- _Exercices_:
• a. Traduisez en anglais cette phrase de l'extrait : « Ce sont des rapports que nous avons nous-mêmes reçus, et nous avons vu aussi des vidéos qui montrent des enfants en tenue de militaire ou de combattant. »
• b. D'après l'extrait, les affirmations suivantes sont-elles exactes ? Répondez par oui ou par non en citant les mots décisifs. (i) Le rapport de l'ONU a été publié un mardi 12 juin. (ii) Nadi Mouri dirige la section Europe de Human Rights Watch. (iii) En mars, Human Rights Watch avait documenté l'utilisation de résidents de villages d'Edlib comme boucliers humains.

- _Extrait à lire_:
Syrie : des enfants utilisés comme «boucliers humains», selon un rapport de l'ONU

Les Nations unies ont publié, ce mardi 12 juin, un rapport accablant pour le gouvernement syrien et les forces armées qui soutiennent le régime de Bachar el-Assad en Syrie. Dans ce rapport, on parle d’exécutions sommaires d’enfants, de tortures, et d’enfants utilisés comme « boucliers humains ». Nadi Mouri, directeur adjoint de la section Moyen-Orient à Human Rights Watch, revient sur ce rapport. Entretien.

RFI : Est-ce que Human Rights Watch a également eu écho et dénonce de telles exactions ?

Nadi Mouri : Human Rights Watch a documenté pendant toute l’année passée des violations graves contre les enfants, que ce soit des détentions arbitraires ou de la torture. Et même en mars dernier, on avait documenté l’utilisation des résidents de villages d’Edlib, dans le nord de la Syrie, en tant que boucliers humains. Et dans ces résidents il y avait des enfants... Chose confirmée aujourd’hui par le rapport des Nations unies.

Nouvelle accusation importante qu’on suivait depuis un bout de temps : les Nations unies disent qu’ils ont reçu des rapports crédibles indiquant que des groupes de l’opposition armée, incluant l’Armée syrienne libre, ont utilisé des enfants en tant que soldats. Ce sont des rapports que nous avons nous-mêmes reçus, et nous avons vu aussi des vidéos qui montrent des enfants en tenue de militaire ou de combattant.

RFI : L’ONU cite clairement l’armée et l’Armée syrienne libre, donc l’opposition, comme en position d’enrôler des enfants, ce que vous dénoncez. Il n’y a rien de nouveau là-dedans. Ce qui est nouveau, c’est que les Nations unies, pour une fois, le dénoncent.

- _Lignes recensées_:
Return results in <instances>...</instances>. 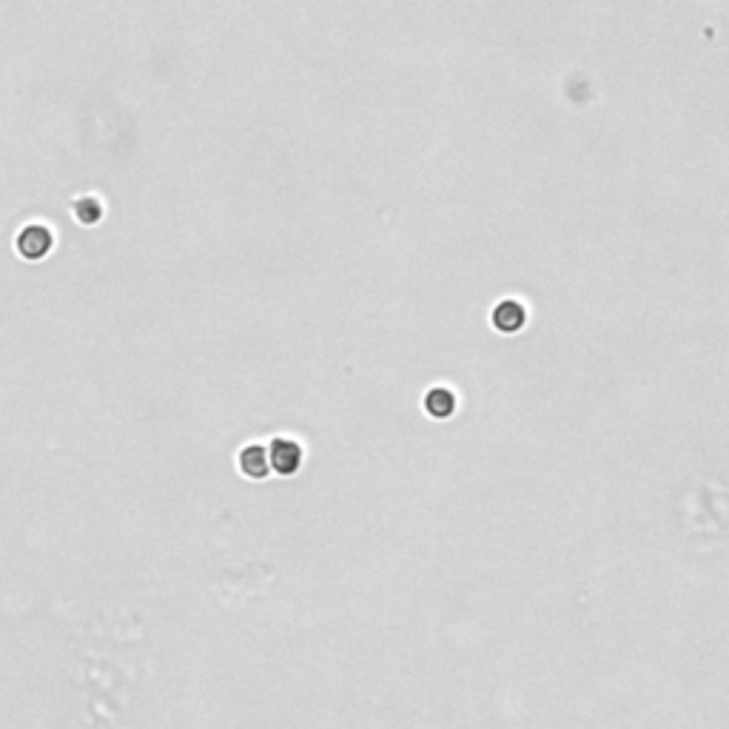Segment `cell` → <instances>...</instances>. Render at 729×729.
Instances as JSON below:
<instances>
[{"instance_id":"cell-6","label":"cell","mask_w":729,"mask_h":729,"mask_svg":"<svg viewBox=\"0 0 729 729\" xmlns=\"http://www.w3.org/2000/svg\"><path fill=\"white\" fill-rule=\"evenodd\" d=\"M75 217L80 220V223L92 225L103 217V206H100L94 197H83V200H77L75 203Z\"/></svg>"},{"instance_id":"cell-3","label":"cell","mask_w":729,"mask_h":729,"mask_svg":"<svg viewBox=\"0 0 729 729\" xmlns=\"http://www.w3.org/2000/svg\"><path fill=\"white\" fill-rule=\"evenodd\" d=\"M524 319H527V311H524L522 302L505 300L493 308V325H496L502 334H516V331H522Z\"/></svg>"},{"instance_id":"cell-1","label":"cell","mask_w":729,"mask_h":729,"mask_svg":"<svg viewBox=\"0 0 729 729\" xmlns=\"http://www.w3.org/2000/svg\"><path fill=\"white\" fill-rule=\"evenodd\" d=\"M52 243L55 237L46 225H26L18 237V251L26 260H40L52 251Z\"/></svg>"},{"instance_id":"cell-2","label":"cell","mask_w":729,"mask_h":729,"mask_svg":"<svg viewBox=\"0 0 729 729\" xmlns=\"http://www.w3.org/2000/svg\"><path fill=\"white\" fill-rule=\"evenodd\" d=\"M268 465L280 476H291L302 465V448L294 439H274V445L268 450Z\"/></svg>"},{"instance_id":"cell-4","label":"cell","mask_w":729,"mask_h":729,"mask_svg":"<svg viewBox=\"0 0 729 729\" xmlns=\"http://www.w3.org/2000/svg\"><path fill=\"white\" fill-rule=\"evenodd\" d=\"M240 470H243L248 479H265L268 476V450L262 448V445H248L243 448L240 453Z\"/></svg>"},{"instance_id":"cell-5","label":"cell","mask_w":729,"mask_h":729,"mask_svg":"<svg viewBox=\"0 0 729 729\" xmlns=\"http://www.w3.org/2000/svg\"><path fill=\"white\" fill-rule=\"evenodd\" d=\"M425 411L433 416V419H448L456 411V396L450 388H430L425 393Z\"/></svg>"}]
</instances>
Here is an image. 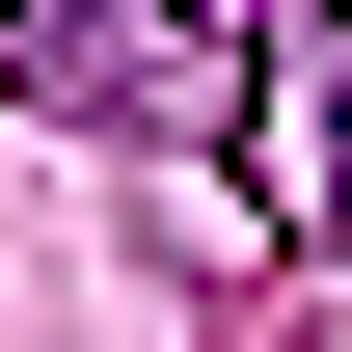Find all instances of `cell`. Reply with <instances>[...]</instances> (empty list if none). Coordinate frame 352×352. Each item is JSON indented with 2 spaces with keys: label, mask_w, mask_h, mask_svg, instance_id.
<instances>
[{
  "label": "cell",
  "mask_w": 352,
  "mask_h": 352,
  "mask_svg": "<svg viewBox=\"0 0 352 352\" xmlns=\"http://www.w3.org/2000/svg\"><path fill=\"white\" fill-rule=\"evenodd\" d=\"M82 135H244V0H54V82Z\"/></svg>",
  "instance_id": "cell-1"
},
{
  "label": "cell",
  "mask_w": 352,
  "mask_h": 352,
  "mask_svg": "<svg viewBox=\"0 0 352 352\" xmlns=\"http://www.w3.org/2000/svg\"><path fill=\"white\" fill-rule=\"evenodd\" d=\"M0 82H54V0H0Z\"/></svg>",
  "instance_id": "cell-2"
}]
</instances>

- _Résultats_:
• a. These are reports that we ourselves received, and we also saw videos showing children in military or combatant attire.

• b.
(i) Oui : « ce mardi 12 juin ».
(ii) Non : « directeur adjoint de la section Moyen-Orient à Human Rights Watch ».
(iii) Oui : « en mars dernier, on avait documenté l’utilisation des résidents de villages d’Edlib, dans le nord de la Syrie, en tant que boucliers humains ».